El Vía Crucis del Viernes Santo tuvo una meditación especial dedicada a la violencia en Sudamérica y el narcotráfico en Centroamérica. El Papa Francisco, quien se recupera de bronquitis, ha querido que las estaciones del recorrido reflejen la «Tercera Guerra Mundial a trozos». En cada una de las estaciones, habrá víctimas de tragedias como la migración forzada en África y los conflictos religiosos en Oriente Medio.
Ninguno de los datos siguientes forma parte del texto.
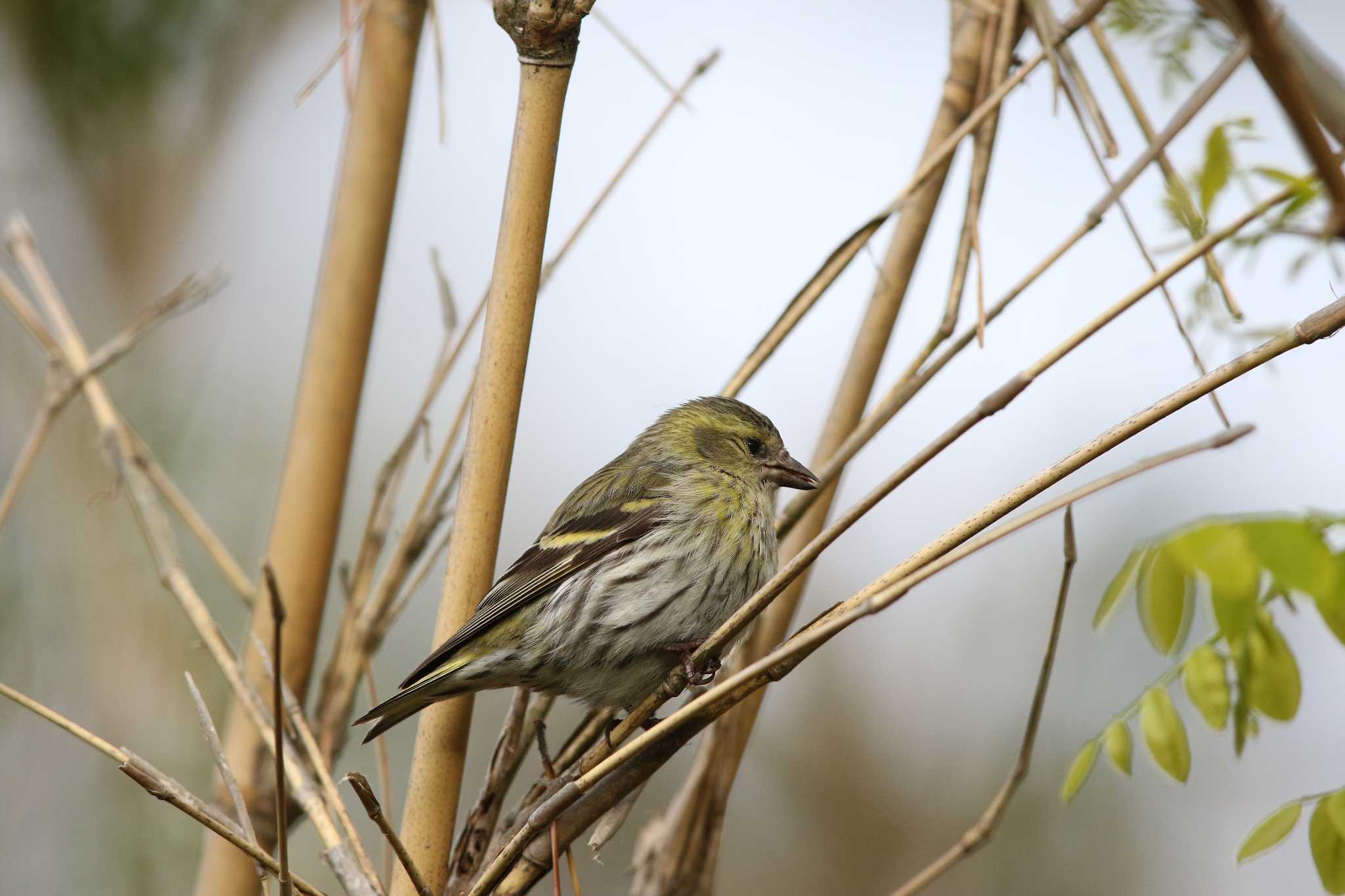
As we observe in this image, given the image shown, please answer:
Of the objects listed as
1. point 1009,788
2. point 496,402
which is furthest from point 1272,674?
point 496,402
Una madre sudamericana relata el drama de vivir bajo la acción de las guerrillas

En la cuarta estación del recorrido, una madre sudamericana hablará sobre el drama de vivir bajo la acción de las guerrillas en la región. La mujer, cuya pierna quedó destrozada por una explosión guerrillera en 2012, cuenta cómo su hija de siete meses quedó cubierta de sangre con vidrios en su cara. A pesar del terror, la madre no se deja llevar por la rabia ni el resentimiento y trabaja para prevenir los accidentes causados por las minas diseminadas.

Un joven de Centroamérica habla sobre la violencia y el narcotráfico

En la tercera estación del recorrido, un joven de Centroamérica reflexiona sobre la violencia y el narcotráfico que asola la región. El joven pide que la gente no se deje llevar por la avidez y la corrupción que gira en torno a estos temas y solicita un compromiso por la paz.

Un ucraniano y un ruso se unen por la paz

El Vía Crucis también incluye una meditación dedicada a la guerra en Ucrania, coescrita por un joven ucraniano y un ruso en la décima estación del recorrido. El joven ucraniano recuerda la difícil situación en su ciudad natal de Mariúpol, que tuvo que abandonar junto a su familia, mientras que el ruso habla sobre el dolor que sintió tras la muerte de su hermano en la guerra. Ambos jóvenes unen sus sentimientos en un momento de oración por la paz.